È del tutto evidente che al di là degli appelli all’identità, che anche nell’attuale esperienza milanese ha nei fatti lasciato il tempo che ha trovato, ciò che deve emergere è la primaria  esigenza di trasformare in chiave moderna il modo di declinare la governance. Dopo gli anni dell’ideologia focalizzati sul “cosa”, si è passati alla suggestione empatica del “chi”, ora la domanda è sul “come”, per una trasformazione di cui i cittadini sentono l’esigenza, per abbattere lo “smog burocratico” che nega efficienza e validità democratica al sistema istituzionale.
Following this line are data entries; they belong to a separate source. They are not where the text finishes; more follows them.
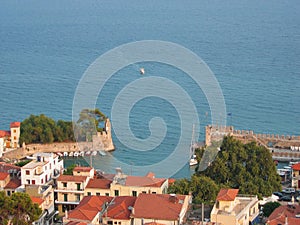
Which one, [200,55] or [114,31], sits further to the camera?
[114,31]

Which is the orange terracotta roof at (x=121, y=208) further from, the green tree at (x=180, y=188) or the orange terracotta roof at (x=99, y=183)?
the green tree at (x=180, y=188)

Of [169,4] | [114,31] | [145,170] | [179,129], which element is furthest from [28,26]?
[145,170]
In un’area più vasta e contrastata, rispetto a quella della Milano nella “cintura daziaria”, qualsiasi proiezione evolutiva, della qualità della vita, in termini di: risparmio energetico, fluidificazione indirizzata della mobilità pubblica e privata, riorganizzazione integrata delle reti dei servizi, sicurezza civile, deve poter offrire aspettative di soddisfazione, per le quali non sarà più sufficiente evocare partecipazione o l’ascolto, ancor più se la sollecitazione  proviene dall’assolutismo della micro politica degli interessi parziali, ancor più se in contrasto con quelli generali. La prevenzione, in una moderna democrazia è affidata all’ informazione della comunità, un’informazione che sia assunta come caratteristica distintiva di una moderna governance democratica, soprattutto in quelle realtà dove la conoscenza e la comunicazione sono caratteri distintivi della dinamica sociale e culturale.
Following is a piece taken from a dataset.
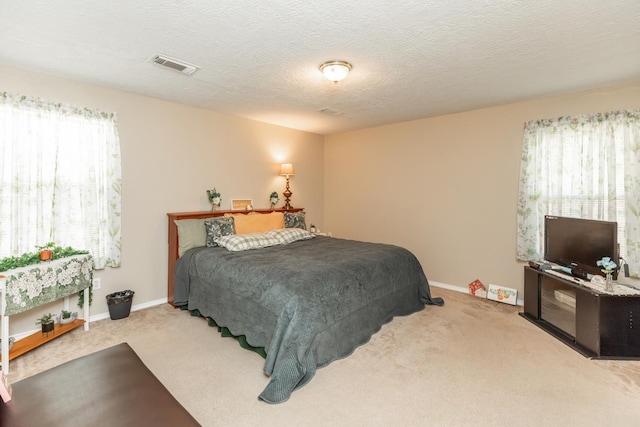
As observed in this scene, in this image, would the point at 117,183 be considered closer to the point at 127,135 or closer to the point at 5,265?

Il nuovo ancoraggio di una comunità democratica, oggi, è rappresentato dalla capacità di generare inclusione, muovendo dal principio, che le situazioni con cui ci si deve confrontare sono diverse dal passato, e per le quali è prioritario, rispetto all’ascolto delle aspettative degli individui, la loro educazione, finalizzata alla sollecitazione di una partecipazione consapevole, che continua ad essere relegata in fondo alle liste delle preoccupazioni e delle cose da fare, purtroppo anche da parte dell’attuale amministrazione.
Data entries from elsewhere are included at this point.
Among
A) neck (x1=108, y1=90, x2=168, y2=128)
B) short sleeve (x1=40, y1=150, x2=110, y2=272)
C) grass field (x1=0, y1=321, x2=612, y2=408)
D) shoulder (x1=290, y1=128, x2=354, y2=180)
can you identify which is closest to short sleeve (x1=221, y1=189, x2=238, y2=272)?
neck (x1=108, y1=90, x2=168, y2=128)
Occorre quindi un cambio di passo, la priorità per la Milano Metropolitana è rappresentata: dalla conoscenza del territorio e del funzionamento delle sue amministrazioni, dalla consapevolezza della necessità di tools e strumenti innovativi per poter realizzare i programmi, nonché la metabolizzazione civica da perseguire per supportare la specificità della visione di Milano, nell’ambito del sistema nazionale, la cui rivendicazione non può più essere sacrificata né al “bon ton” tra istituzioni né all’accettazione della concezione neo centralista che da decenni connota, non solo la prassi dei governi ma anche la cultura della sinistra minoritaria, che se privata di riferimenti antagonisti, non riesce a proporsi.

Se vi è convergenza con queste considerazioni, appare del tutto evidente che le premesse, per i candidati alle primarie non possono che essere diverse, ed è del tutto evidente che: genetica e cultura della gestione e dell’organizzazione, composizione della squadra nel segno di una continuità da far evolvere, sono tutt’altro che aspetti dialettici, bensì precisi caratteri identificativi per il Borgomastro che non deve improvvisare nulla.